* Texte de l'exercice *
::::::::::

C'est encore pire, en termes de réceptivité. Pour nous, il s'agissait d'images officielles, montrées par la télévision, qui n'avait pas à présenter ses excuses. La mort de Saddam Hussein, ce sont des images filmées au portable. Mais c'est encore plus intéressant à étudier. Avant, c'était la télévision qui récupérait ce que le cinéma produisait. Aujourd'hui, c'est le contraire. Pour mon émission avec Jacques Rancière, j'ai justement dans l'idée de lui montrer certaines images de télévision, pour les faire dialoguer, pourquoi pas, avec celles de Belà Tarr. Je ne peux pas montrer d'images en mouvement, YouTube ne me l'autoriserait pas – mais au moins des photos. Je voudrais trouver des thématiques sur le sujet, inviter des gens à venir en discuter. Parler du procès de Ceaucescu, ça m'intéresserait. De la façon dont la Guerre du Golfe a été filmée, aussi.

 

Qu'en est-il du modèle économique de Microciné ? Espères-tu monétiser la chose ? Je précise que, comme sur de nombreuses chaînes YouTube, il y a, à intervalles réguliers, des publicités... Et de quoi vis-tu par ailleurs ? 

Avec Microciné, je perds beaucoup plus en investissement que ce que je gagne. Microciné est monétisable, mais je crois que je gagne, en moyenne, une cinquantaine d'euros par mois. Je ne suis pas sûr qu'un jour je pourrai en vivre. Il ne faut pas se leurrer. Il faudrait qu'un jour, des émissions de télévision fassent ma pub, et fassent grimper le nombre de mes abonnés. Au moment où l'on se parle, j'ai 3080 abonnés. Pour chaque émission que je poste, je dois avoir entre 200 et 300 vues. Jamais je n'en vivrai. Mais ce n'est pas pour autant que je ralentis l'effort de guerre. Actuellement, je ne perçois aucun revenu, c'est un choix que nous avons fait, mon épouse et moi – elle me soutient énormément. J'avais arrêté d'écrire il y a trois ans, pour faire des films. L'un qui a plutôt bien marché...

::::::::::

* Données fournies *
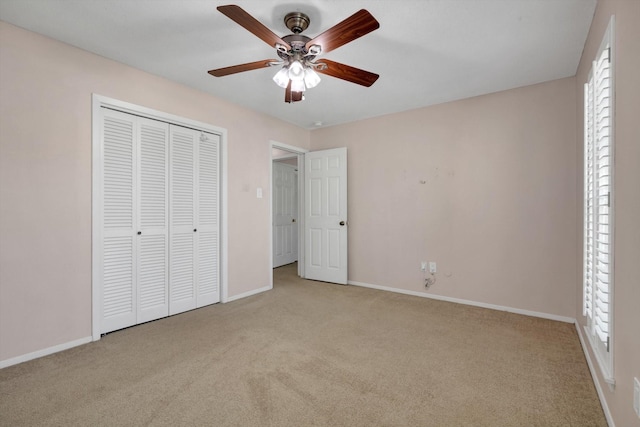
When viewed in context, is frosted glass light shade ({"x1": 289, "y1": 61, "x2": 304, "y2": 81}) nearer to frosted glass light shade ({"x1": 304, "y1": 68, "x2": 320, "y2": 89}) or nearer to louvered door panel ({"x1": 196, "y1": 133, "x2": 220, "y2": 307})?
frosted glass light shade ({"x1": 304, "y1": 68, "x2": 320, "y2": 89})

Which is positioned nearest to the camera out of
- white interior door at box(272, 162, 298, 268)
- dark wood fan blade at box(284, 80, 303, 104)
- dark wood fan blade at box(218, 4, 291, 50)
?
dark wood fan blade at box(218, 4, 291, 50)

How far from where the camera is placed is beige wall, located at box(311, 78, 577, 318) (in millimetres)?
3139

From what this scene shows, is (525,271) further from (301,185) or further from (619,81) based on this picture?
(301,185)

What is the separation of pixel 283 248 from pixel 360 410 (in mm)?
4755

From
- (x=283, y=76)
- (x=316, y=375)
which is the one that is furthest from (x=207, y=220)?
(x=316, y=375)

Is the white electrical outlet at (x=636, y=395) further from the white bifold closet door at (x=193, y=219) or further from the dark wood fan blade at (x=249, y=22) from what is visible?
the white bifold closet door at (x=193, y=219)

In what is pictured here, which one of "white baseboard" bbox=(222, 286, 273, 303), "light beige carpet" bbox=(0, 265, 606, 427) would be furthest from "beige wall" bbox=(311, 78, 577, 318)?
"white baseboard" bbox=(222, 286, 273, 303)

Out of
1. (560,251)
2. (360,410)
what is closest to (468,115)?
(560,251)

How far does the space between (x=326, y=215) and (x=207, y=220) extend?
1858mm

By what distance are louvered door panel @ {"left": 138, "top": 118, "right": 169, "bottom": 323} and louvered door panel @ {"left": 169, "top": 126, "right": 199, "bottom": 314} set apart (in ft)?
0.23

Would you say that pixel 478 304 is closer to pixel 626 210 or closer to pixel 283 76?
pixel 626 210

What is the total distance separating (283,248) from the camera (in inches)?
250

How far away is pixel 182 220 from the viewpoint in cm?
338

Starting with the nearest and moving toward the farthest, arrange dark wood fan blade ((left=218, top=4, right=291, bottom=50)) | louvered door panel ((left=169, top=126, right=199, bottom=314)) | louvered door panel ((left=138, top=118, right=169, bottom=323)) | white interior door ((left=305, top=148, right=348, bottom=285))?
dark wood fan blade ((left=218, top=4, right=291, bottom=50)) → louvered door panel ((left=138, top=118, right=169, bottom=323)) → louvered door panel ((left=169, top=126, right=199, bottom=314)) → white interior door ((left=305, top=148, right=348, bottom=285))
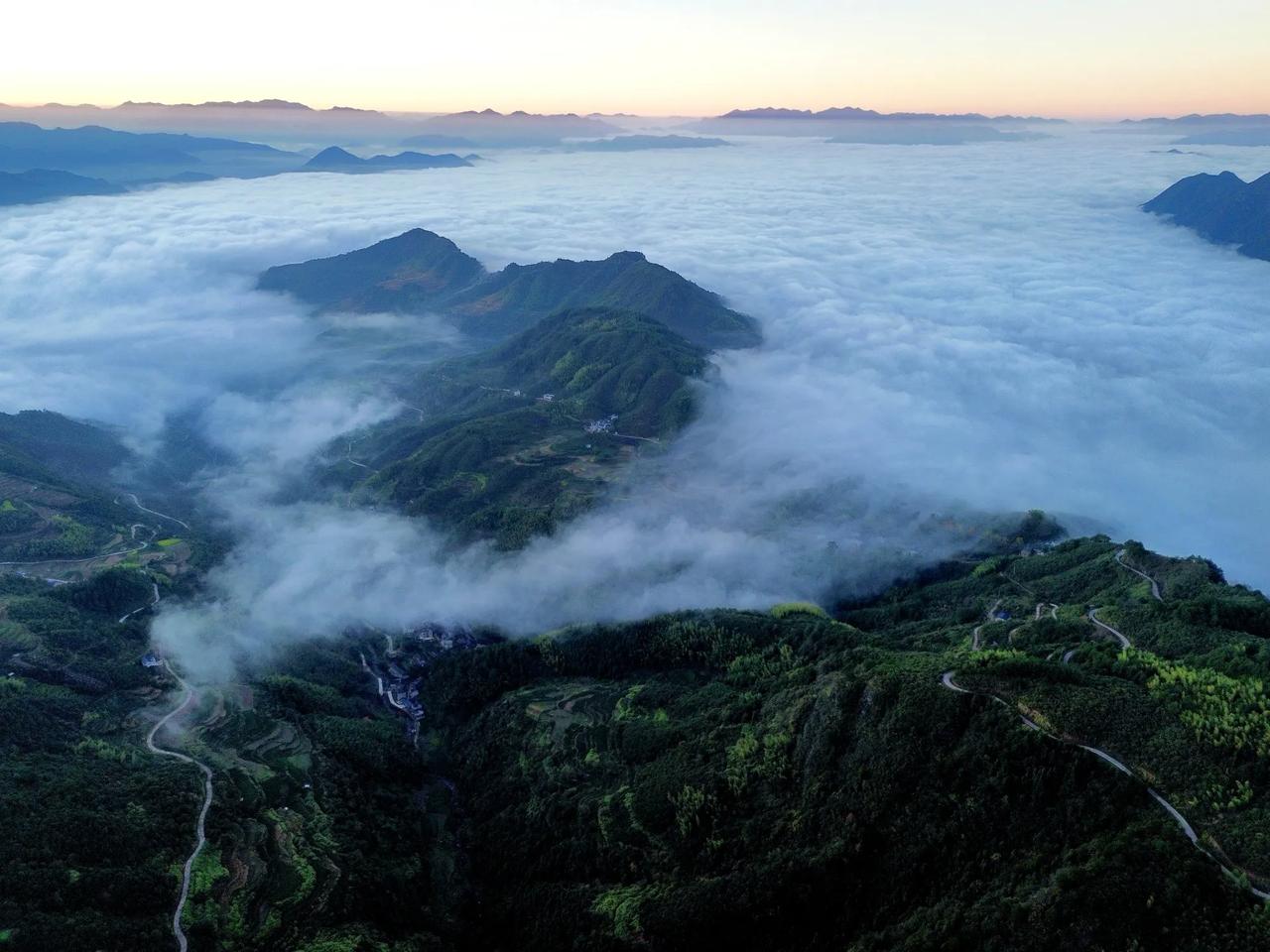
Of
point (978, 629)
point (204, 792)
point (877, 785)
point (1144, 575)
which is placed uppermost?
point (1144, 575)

::::::::::

* Questions à traiter *
(1) Recopiez le passage de l'entretien sur Microciné compris entre «Qu'en est-il du» et «par ailleurs ?», bornes incluses.
(2) Répondez brièvement à partir de l'entretien sur Microciné.
(a) Avec qui la personne interrogée prépare-t-elle une émission ?
(b) Combien d'abonnés Microciné compte-t-il au moment de l'entretien ?
(c) Combien de vues obtient chaque émission postée ?

* Réponses aux consignes *
(1)
Qu'en est-il du modèle économique de Microciné ? Espères-tu monétiser la chose ? Je précise que, comme sur de nombreuses chaînes YouTube, il y a, à intervalles réguliers, des publicités... Et de quoi vis-tu par ailleurs ?

(2)
(a) Avec Jacques Rancière.
(b) 3080 abonnés.
(c) Entre 200 et 300 vues.